Dr. Redwine said the carbon residue is like having a splinter and that is what can cause the pain people feel is Endo returning.
Behind the Cul-de-sac there was superficial Endo and that was removed. Also the wording that was put on my surgery paperwork was either poorly written by an intern or it is possible it wasn’t Endo that they found as per Dr. Redwine as I asked him his opinion on my results.
So for me I had severe Deep infiltrating Endometriosis (DIE)Stage IV in 2007 and with all the treatments and suppression on my period I experienced limited pain. I mean I can barely remember how painful the pain was because it has been so long and my first surgery was done by someone who knew what he was doing.

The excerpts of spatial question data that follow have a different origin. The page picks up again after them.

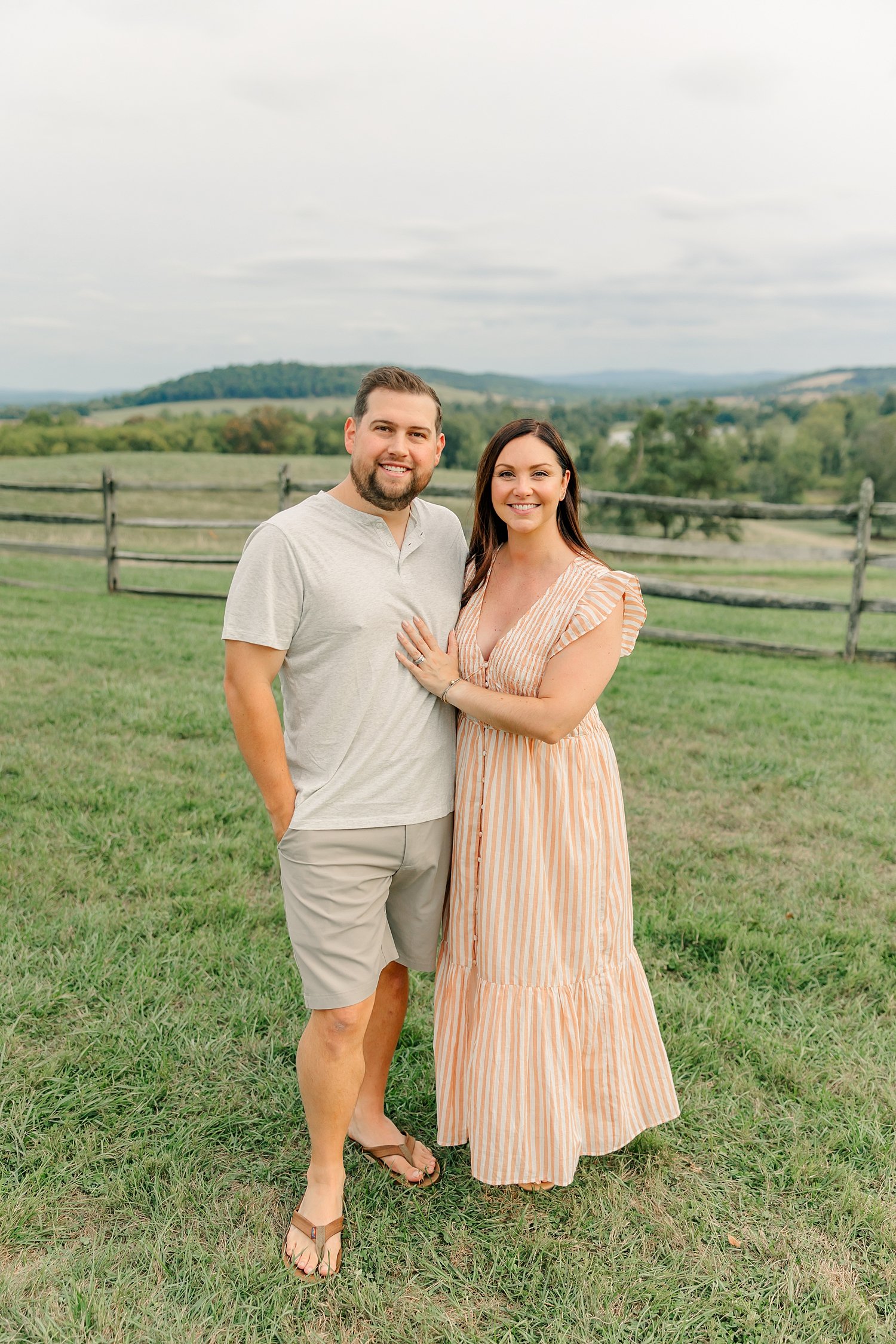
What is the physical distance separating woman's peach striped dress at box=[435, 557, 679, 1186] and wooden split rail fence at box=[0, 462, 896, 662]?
6471 mm

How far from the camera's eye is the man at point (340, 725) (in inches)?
81.6

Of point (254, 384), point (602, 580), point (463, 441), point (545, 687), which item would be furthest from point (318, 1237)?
point (254, 384)

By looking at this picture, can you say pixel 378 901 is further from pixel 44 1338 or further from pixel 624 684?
pixel 624 684

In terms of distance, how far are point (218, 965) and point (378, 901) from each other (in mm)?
1325

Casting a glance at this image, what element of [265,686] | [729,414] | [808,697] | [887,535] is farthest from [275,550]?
[729,414]

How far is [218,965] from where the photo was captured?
3.28 meters

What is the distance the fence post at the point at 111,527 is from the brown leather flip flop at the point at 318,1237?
985 cm

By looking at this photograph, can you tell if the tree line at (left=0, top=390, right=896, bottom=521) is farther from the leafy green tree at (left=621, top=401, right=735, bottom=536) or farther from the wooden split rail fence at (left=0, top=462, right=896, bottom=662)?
the wooden split rail fence at (left=0, top=462, right=896, bottom=662)

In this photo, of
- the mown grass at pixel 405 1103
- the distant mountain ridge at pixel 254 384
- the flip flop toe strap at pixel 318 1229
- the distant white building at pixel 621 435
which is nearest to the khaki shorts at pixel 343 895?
the flip flop toe strap at pixel 318 1229

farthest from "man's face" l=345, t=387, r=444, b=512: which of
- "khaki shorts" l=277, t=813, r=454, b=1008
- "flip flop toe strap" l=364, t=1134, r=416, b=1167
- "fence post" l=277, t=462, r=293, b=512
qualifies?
"fence post" l=277, t=462, r=293, b=512

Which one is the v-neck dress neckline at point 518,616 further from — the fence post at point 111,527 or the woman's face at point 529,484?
the fence post at point 111,527

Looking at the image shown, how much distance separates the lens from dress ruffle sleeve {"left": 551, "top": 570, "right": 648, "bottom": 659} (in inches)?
85.5

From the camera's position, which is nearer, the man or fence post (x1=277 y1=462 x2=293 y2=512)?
the man

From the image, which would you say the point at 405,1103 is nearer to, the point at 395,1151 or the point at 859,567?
the point at 395,1151
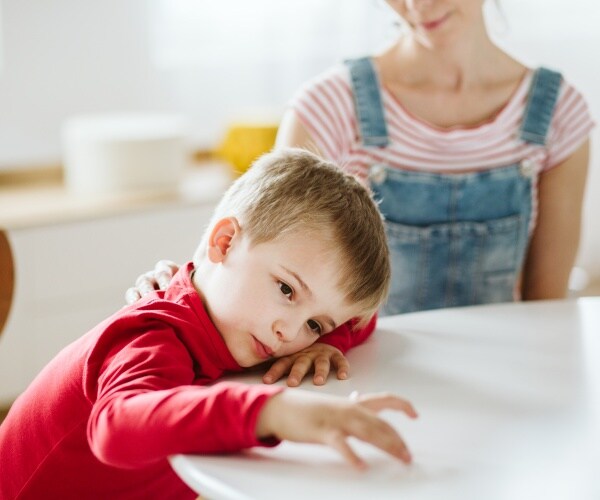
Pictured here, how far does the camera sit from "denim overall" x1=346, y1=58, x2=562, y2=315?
54.6 inches

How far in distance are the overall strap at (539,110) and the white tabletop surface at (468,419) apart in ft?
1.13

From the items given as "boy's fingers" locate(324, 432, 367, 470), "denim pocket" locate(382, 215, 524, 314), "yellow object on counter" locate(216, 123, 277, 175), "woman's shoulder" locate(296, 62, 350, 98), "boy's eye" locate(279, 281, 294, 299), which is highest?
"woman's shoulder" locate(296, 62, 350, 98)

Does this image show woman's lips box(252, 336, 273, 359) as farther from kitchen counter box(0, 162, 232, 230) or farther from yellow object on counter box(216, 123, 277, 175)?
yellow object on counter box(216, 123, 277, 175)

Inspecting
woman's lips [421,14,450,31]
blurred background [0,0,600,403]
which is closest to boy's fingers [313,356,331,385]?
woman's lips [421,14,450,31]

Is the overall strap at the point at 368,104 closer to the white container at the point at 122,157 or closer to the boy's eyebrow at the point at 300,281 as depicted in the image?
the boy's eyebrow at the point at 300,281

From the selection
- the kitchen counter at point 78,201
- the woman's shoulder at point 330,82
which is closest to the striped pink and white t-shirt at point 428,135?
the woman's shoulder at point 330,82

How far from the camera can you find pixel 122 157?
2.35m

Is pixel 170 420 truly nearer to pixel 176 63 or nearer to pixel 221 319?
pixel 221 319

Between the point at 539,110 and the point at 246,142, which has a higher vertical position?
the point at 539,110

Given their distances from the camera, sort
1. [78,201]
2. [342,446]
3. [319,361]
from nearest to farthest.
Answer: [342,446], [319,361], [78,201]

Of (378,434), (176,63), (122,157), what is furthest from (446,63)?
(176,63)

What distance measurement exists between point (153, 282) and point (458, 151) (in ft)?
1.81

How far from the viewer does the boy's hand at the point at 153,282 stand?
1053 millimetres

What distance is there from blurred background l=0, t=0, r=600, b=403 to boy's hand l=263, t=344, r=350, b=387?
1265mm
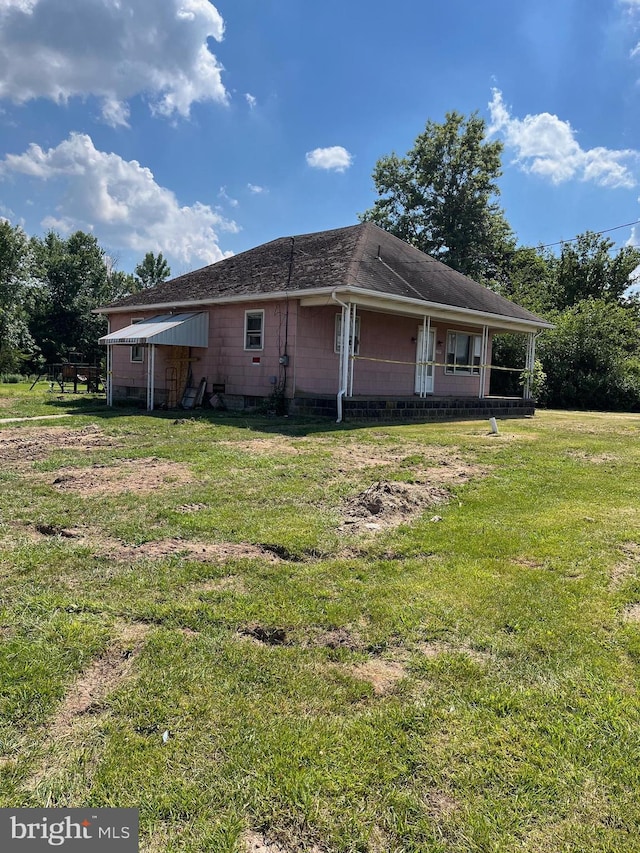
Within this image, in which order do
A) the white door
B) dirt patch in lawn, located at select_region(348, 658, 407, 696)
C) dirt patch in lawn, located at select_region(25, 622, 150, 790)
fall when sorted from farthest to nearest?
1. the white door
2. dirt patch in lawn, located at select_region(348, 658, 407, 696)
3. dirt patch in lawn, located at select_region(25, 622, 150, 790)

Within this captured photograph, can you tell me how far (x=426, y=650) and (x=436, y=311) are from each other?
13.9 m

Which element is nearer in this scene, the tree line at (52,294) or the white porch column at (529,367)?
the white porch column at (529,367)

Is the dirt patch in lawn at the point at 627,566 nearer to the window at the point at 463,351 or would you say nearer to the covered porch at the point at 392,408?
the covered porch at the point at 392,408

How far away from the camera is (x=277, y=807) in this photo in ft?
5.93

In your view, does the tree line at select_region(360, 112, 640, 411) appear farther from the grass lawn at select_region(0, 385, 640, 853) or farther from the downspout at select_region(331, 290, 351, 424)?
the grass lawn at select_region(0, 385, 640, 853)

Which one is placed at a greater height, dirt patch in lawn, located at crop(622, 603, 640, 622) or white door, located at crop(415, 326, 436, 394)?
white door, located at crop(415, 326, 436, 394)

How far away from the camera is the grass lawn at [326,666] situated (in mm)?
1817

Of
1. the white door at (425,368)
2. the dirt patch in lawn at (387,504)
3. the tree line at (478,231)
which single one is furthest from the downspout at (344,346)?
the tree line at (478,231)

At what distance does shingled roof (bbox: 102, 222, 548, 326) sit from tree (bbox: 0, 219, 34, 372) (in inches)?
638

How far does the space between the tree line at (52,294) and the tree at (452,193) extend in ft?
73.1

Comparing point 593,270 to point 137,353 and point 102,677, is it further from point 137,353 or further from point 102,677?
point 102,677

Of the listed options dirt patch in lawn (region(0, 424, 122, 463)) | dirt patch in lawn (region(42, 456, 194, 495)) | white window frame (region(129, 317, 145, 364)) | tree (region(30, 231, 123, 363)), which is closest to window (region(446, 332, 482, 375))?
white window frame (region(129, 317, 145, 364))

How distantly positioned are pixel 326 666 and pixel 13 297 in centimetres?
4078

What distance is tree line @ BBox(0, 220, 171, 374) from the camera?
35.5 m
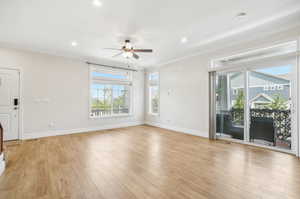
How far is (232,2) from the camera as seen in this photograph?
98.8 inches

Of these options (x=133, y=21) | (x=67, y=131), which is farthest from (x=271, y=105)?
(x=67, y=131)

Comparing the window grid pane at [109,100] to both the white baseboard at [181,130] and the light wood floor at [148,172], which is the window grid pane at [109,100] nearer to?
the white baseboard at [181,130]

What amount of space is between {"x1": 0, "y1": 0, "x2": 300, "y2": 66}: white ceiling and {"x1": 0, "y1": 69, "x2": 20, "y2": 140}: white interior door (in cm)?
96

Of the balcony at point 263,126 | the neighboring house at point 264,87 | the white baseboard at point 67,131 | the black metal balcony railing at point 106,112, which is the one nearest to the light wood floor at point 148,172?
the balcony at point 263,126

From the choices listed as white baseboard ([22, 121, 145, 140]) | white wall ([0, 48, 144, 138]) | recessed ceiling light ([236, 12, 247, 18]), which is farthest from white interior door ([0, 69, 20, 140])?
Answer: recessed ceiling light ([236, 12, 247, 18])

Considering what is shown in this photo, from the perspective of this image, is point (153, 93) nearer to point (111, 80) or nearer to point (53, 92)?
point (111, 80)

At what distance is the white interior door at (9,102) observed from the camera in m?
4.35

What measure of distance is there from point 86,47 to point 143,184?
14.0 feet

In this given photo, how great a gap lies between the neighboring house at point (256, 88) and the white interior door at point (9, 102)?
6445mm

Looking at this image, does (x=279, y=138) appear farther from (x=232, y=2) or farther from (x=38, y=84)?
(x=38, y=84)

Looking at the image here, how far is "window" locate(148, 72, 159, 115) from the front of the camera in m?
7.06

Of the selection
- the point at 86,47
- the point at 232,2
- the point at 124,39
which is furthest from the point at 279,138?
the point at 86,47

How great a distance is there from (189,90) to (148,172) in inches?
146

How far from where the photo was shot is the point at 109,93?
21.6ft
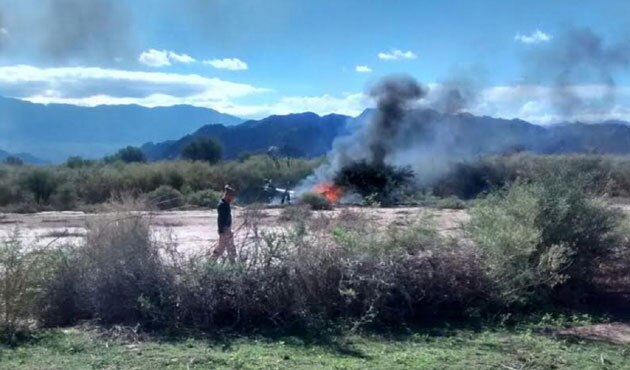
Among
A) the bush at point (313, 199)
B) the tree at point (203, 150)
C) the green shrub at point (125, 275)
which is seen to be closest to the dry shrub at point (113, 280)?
the green shrub at point (125, 275)

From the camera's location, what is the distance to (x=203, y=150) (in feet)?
215

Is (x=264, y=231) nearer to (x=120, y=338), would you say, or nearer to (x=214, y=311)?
(x=214, y=311)

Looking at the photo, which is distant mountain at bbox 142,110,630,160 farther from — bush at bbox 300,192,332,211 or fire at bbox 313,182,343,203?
bush at bbox 300,192,332,211

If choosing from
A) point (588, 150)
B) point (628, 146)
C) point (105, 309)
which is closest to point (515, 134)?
point (628, 146)

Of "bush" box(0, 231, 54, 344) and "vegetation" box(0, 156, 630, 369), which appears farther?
"bush" box(0, 231, 54, 344)

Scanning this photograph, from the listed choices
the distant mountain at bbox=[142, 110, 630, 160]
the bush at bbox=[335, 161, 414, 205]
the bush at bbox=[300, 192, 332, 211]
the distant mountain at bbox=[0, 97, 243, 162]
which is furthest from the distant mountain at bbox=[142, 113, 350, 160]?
the distant mountain at bbox=[0, 97, 243, 162]

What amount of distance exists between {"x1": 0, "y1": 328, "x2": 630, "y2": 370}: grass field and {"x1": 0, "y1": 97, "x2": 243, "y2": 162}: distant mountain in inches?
5769

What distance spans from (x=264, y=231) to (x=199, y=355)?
2.68 m

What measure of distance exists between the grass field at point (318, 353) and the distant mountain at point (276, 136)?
166 feet

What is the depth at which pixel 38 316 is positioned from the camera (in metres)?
10.7

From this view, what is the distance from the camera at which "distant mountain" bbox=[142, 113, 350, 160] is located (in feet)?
232

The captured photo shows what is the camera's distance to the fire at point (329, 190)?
3697 cm

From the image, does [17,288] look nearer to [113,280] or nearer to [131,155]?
[113,280]

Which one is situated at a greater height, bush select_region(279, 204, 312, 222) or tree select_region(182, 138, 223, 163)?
tree select_region(182, 138, 223, 163)
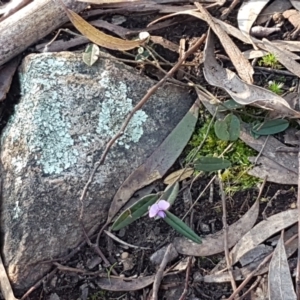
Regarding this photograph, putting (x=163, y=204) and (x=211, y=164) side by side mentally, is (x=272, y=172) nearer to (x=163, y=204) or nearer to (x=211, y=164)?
(x=211, y=164)

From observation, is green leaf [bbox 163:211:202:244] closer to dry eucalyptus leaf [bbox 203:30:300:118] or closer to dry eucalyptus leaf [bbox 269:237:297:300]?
dry eucalyptus leaf [bbox 269:237:297:300]

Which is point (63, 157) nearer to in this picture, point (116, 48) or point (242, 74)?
point (116, 48)

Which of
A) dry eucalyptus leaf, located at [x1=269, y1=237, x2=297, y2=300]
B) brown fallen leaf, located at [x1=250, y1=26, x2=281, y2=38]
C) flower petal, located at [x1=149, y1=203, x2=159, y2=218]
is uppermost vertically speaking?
brown fallen leaf, located at [x1=250, y1=26, x2=281, y2=38]

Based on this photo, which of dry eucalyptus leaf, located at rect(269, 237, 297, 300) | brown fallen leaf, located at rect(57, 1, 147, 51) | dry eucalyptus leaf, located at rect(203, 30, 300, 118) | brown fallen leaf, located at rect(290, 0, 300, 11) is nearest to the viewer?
dry eucalyptus leaf, located at rect(269, 237, 297, 300)

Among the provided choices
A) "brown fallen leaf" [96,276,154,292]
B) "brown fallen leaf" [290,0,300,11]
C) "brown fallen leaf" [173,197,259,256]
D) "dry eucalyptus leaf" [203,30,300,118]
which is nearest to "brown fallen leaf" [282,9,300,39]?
"brown fallen leaf" [290,0,300,11]

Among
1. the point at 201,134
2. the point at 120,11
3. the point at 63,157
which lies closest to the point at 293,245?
the point at 201,134

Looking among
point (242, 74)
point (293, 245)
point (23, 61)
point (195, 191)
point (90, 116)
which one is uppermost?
point (23, 61)

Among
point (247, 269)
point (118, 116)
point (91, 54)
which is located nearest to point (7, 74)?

For the first time recently I came off the pill for Thyroid testing and my first period in 7 yrs was insane.
So for me I really don’t think Lupron does anything but suppress your periods and if after your surgery you can take something less powerful like a low dose BCP everyday without missing a day so you don’t get your period than I think you would be better off.
A doctor will always tell you to take Lupron and I am not telling you not to I am just letting you know my experience and my thoughts. Everyone reacts to it differently.